Data to process
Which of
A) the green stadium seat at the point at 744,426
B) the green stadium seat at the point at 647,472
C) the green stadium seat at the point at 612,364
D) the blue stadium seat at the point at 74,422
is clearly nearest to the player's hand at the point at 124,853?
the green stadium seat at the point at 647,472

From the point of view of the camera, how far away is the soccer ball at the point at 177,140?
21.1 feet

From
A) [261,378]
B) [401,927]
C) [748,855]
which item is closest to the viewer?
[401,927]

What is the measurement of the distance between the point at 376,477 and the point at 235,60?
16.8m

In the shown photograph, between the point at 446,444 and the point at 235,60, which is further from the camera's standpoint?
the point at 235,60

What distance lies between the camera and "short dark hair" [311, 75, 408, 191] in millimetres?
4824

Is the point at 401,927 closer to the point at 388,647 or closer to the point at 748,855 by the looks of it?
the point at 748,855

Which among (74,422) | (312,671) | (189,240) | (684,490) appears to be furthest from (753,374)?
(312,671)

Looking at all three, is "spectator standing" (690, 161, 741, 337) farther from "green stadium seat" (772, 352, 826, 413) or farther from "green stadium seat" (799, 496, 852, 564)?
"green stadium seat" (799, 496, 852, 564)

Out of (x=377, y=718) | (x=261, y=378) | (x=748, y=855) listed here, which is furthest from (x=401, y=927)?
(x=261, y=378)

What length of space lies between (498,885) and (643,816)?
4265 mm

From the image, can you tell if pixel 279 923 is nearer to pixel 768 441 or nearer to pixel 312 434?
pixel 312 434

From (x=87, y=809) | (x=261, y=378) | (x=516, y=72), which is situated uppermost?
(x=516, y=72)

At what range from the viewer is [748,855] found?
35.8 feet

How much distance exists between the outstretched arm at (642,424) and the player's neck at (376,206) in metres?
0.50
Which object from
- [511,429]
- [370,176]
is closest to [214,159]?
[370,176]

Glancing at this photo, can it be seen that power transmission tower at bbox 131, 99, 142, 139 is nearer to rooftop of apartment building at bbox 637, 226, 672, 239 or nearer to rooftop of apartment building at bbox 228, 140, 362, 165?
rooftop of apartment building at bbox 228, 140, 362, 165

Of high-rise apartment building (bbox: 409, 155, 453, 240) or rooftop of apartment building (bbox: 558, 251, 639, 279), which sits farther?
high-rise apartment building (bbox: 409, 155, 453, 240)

Written exercise
Please write out all the lines above again, substituting "electricity pylon" for "power transmission tower" and leaving everything else unchanged.

Task solution
Which of
A) the green stadium seat at the point at 744,426
B) the green stadium seat at the point at 647,472
C) the green stadium seat at the point at 612,364
D) the blue stadium seat at the point at 74,422
is clearly nearest to the player's hand at the point at 124,853?
the green stadium seat at the point at 647,472

From the point of view of the camera, how far away is the soccer ball at the point at 177,140?
21.1 feet

From
A) [261,378]
B) [401,927]
C) [748,855]
which item is closest to the viewer?
[401,927]

What is the measurement of the distance between the point at 376,477 and the point at 235,60?
16.8m

In the shown photograph, between the point at 446,444 and the point at 235,60, which is further from the camera's standpoint?
the point at 235,60

What distance lies between the camera and "short dark hair" [311, 75, 408, 191] in millimetres?
4824

Is the point at 401,927 closer to the point at 388,647 or closer to the point at 748,855 by the looks of it?
the point at 748,855

Which among (74,422) | (312,671) | (189,240) | (684,490) appears to be furthest from (753,374)?
(312,671)

Looking at all three, is "spectator standing" (690, 161, 741, 337) farther from "green stadium seat" (772, 352, 826, 413) or farther from "green stadium seat" (799, 496, 852, 564)?
"green stadium seat" (799, 496, 852, 564)

Out of (x=377, y=718) | (x=261, y=378) | (x=748, y=855) listed here, which is furthest from (x=401, y=927)?
(x=261, y=378)

What length of space lies between (498,885) and (643,816)?
4265 mm

From the image, can you tell if pixel 279 923 is nearer to pixel 768 441 or nearer to pixel 312 434?
pixel 312 434

From (x=87, y=809) | (x=261, y=378) | (x=516, y=72), which is situated uppermost?
(x=516, y=72)

At what range from the viewer is [748,855] found?
35.8 feet

How much distance exists between the outstretched arm at (642,424) and the player's neck at (376,206) in metres?
0.50
Which object from
- [511,429]
- [370,176]
is closest to [214,159]?
[370,176]

Glancing at this photo, can it be seen that electricity pylon at bbox 131, 99, 142, 139 is nearer to rooftop of apartment building at bbox 637, 226, 672, 239 or nearer to rooftop of apartment building at bbox 228, 140, 362, 165?
rooftop of apartment building at bbox 228, 140, 362, 165

Of high-rise apartment building (bbox: 409, 155, 453, 240) or rooftop of apartment building (bbox: 558, 251, 639, 279), which sits farther?
high-rise apartment building (bbox: 409, 155, 453, 240)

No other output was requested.